United Airlines Holdings, Inc. (UAL - Free Report) reported better-than-expected fourth-quarter 2022 results, wherein earnings and revenues outperformed the Zacks Consensus Estimate. Quarterly earnings of $2.46 per share beat the Zacks Consensus Estimate of $2.07. In the year-ago quarter, UAL incurred a loss of $1.60 per share when air-travel demand was not as buoyant as in the current scenario. The fourth quarter of 2022 was the third consecutive profitable quarter at UAL since the onset of the pandemic. Operating revenues of $12,400 million beat the Zacks Consensus Estimate of $12,230 million.
JetBlue Airways’ (JBLU - Free Report) fourth-quarter 2022 earnings (excluding 15 cents from non-recurring items) of 22 cents per share beat the Zacks Consensus Estimate of 19 cents. Results were aided by strong air-travel demand. In the year-ago quarter, JBLU incurred a loss of 36 cents per share. Operating revenues of $2,415 million climbed 31.68% year over year and beat the Zacks Consensus Estimate of $2,407.5 million. The double-digit year-over-year jump reflects improving air-travel demand.

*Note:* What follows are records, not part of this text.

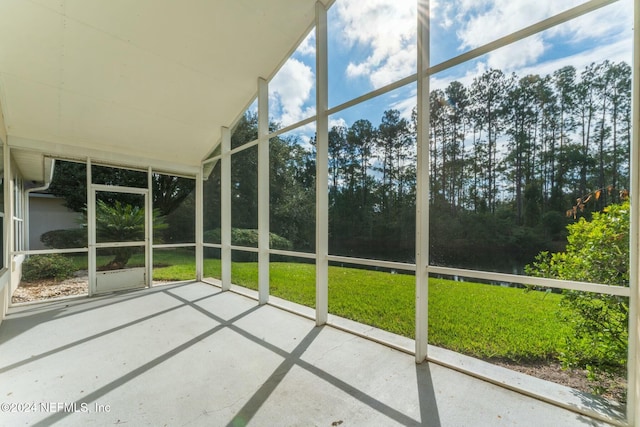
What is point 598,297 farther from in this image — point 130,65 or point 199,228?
point 199,228

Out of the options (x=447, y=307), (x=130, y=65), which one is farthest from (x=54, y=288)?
(x=447, y=307)

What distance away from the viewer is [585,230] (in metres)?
2.14

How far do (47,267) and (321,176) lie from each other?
16.9 feet

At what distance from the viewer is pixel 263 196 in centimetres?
417

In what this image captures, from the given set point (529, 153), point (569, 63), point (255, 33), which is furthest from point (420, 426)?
point (255, 33)

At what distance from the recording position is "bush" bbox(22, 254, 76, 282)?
15.5 ft

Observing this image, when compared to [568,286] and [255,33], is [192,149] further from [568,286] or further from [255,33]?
[568,286]

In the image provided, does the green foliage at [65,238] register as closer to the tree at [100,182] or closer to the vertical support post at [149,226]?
the tree at [100,182]

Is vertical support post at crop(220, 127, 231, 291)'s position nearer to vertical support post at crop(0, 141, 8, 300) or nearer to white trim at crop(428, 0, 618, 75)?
vertical support post at crop(0, 141, 8, 300)

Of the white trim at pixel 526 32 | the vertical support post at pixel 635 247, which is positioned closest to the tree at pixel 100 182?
the white trim at pixel 526 32

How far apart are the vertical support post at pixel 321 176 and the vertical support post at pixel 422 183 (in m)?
1.21

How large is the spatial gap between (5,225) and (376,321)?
16.7 feet

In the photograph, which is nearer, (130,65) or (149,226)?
(130,65)

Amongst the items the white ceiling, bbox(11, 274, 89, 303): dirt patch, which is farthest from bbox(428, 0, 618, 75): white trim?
bbox(11, 274, 89, 303): dirt patch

Alaska Air Group Inc. (ALK - Free Report) reported mixed fourth-quarter 2022 results, wherein earnings outperformed the Zacks Consensus Estimate but revenues missed the same. Quarterly earnings of 92 cents per share beat the Zacks Consensus Estimate of 90 cents. The bottom line surged more than 100% year over year. Operating revenues of $2,479 million missed the Zacks Consensus Estimate of $2,504.4 million.
American Airlines’ (AAL - Free Report) fourth-quarter 2022 earnings (excluding 3 cents from non-recurring items) of $1.17 per share surpassed the Zacks Consensus Estimate of $1.14 per share despite higher costs. In the year-ago quarter, AAL incurred a loss of $1.42 per share. Operating revenues of $13,189 million increased 39.9% year over year, reflecting upbeat air-travel demand. However, the top line missed the Zacks Consensus Estimate of $13,218.7 million.
Southwest Airlines Co. (LUV - Free Report) reported fourth-quarter 2022 loss of 38 cents per share, wider than the Zacks Consensus Estimate of a loss of 3 cents. In the year-ago reported quarter, LUV had reported earnings of 14 cents per share. Revenues of $6,172 million lagged the Zacks Consensus Estimate of $6,270.9 million but improved 22.2% year over year.
ETF JETS in Focus
The $2.15-billion-fund JETS holds about 30 stocks in its portfolio and is concentrated on a few individual securities. All the above-mentioned stocks get a place in the portfolio. The product charges 60 bps in fees.
Bottom Line
While the earnings picture is yet to improve fully, some companies beat on estimates. This shows a ray of hope for faster recovery in the coming days. If there is a steady improvement in the coronavirus scenario globally, one can surely see a jump in this otherwise-undervalued product JETS. Rise in energy prices is still a concern.